*** PROVIDED ENTRIES ***

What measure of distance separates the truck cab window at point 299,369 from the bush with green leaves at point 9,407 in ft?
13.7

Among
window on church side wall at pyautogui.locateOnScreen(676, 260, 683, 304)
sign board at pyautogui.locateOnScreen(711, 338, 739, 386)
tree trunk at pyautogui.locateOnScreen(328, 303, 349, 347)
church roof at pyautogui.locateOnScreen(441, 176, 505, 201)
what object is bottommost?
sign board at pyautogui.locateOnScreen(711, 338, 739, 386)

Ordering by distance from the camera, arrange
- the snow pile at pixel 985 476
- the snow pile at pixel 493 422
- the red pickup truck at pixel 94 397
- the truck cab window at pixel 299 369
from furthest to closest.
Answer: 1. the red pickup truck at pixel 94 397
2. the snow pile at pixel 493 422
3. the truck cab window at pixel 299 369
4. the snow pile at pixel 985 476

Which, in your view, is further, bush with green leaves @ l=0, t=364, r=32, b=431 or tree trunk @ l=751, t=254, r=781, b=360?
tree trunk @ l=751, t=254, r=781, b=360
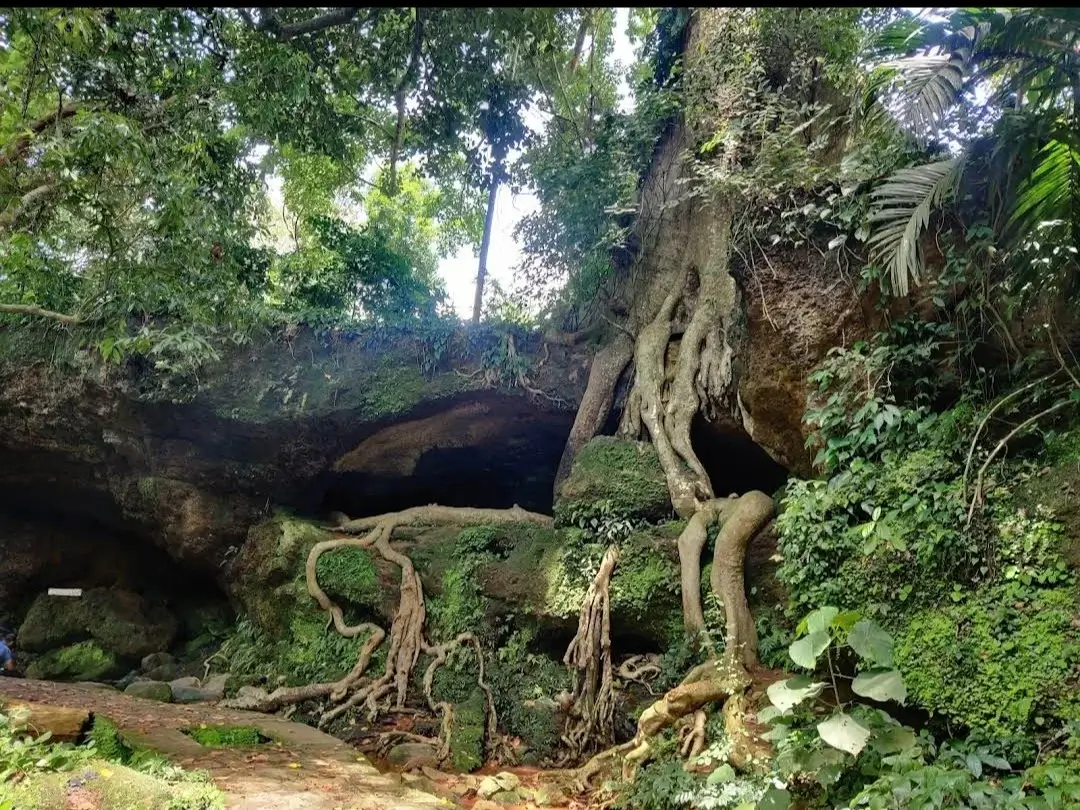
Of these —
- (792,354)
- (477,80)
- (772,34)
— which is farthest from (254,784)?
(772,34)

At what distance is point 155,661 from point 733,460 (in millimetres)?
9888

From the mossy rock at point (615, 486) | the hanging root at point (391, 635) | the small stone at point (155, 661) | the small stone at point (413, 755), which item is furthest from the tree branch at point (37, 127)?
the small stone at point (155, 661)

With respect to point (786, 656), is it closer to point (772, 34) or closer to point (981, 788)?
point (981, 788)

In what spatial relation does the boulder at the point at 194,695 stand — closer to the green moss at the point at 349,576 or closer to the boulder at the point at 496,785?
the green moss at the point at 349,576

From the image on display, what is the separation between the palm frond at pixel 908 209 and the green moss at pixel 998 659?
2.10 metres

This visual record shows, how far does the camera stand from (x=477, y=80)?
766 cm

***

- [SET EXERCISE]: Copy out all the items above again, putting "exposed root" everywhere "hanging root" appears and keeping everything else the same. Omit the pictures.

- [RESULT OF THE TASK]:
What measure of distance separates the truck cab window at point 299,369 from the bush with green leaves at point 9,407 in ft?
13.7

Among
window on church side wall at pyautogui.locateOnScreen(676, 260, 683, 304)
sign board at pyautogui.locateOnScreen(711, 338, 739, 386)
tree trunk at pyautogui.locateOnScreen(328, 303, 349, 347)
church roof at pyautogui.locateOnScreen(441, 176, 505, 201)
what object is bottommost?
sign board at pyautogui.locateOnScreen(711, 338, 739, 386)

Ordering by distance from the camera, arrange
- the snow pile at pixel 985 476
- the snow pile at pixel 493 422
- the red pickup truck at pixel 94 397
- the truck cab window at pixel 299 369
from furthest to closest.
Answer: 1. the red pickup truck at pixel 94 397
2. the snow pile at pixel 493 422
3. the truck cab window at pixel 299 369
4. the snow pile at pixel 985 476

Which, in your view, is further, bush with green leaves @ l=0, t=364, r=32, b=431 or tree trunk @ l=751, t=254, r=781, b=360?
tree trunk @ l=751, t=254, r=781, b=360
Of these —
- (792,354)
- (477,80)
- (772,34)
— which is farthest from (254,784)?
(772,34)

At what distance is point 155,661 from point 733,460 (in millimetres)?
9888

From the mossy rock at point (615, 486) | the exposed root at point (391, 635) | the small stone at point (155, 661) | the small stone at point (413, 755), which item is furthest from the tree branch at point (37, 127)?
the small stone at point (155, 661)

With respect to point (786, 656), is it closer to point (772, 34) or closer to point (981, 788)?
point (981, 788)

In what spatial relation does the boulder at the point at 194,695 stand — closer to the green moss at the point at 349,576 or closer to the boulder at the point at 496,785?
the green moss at the point at 349,576

From the image on display, what is the separation between the palm frond at pixel 908 209 and the green moss at pixel 998 659?
2.10 metres

This visual record shows, how far does the camera stand from (x=477, y=80)?
766 cm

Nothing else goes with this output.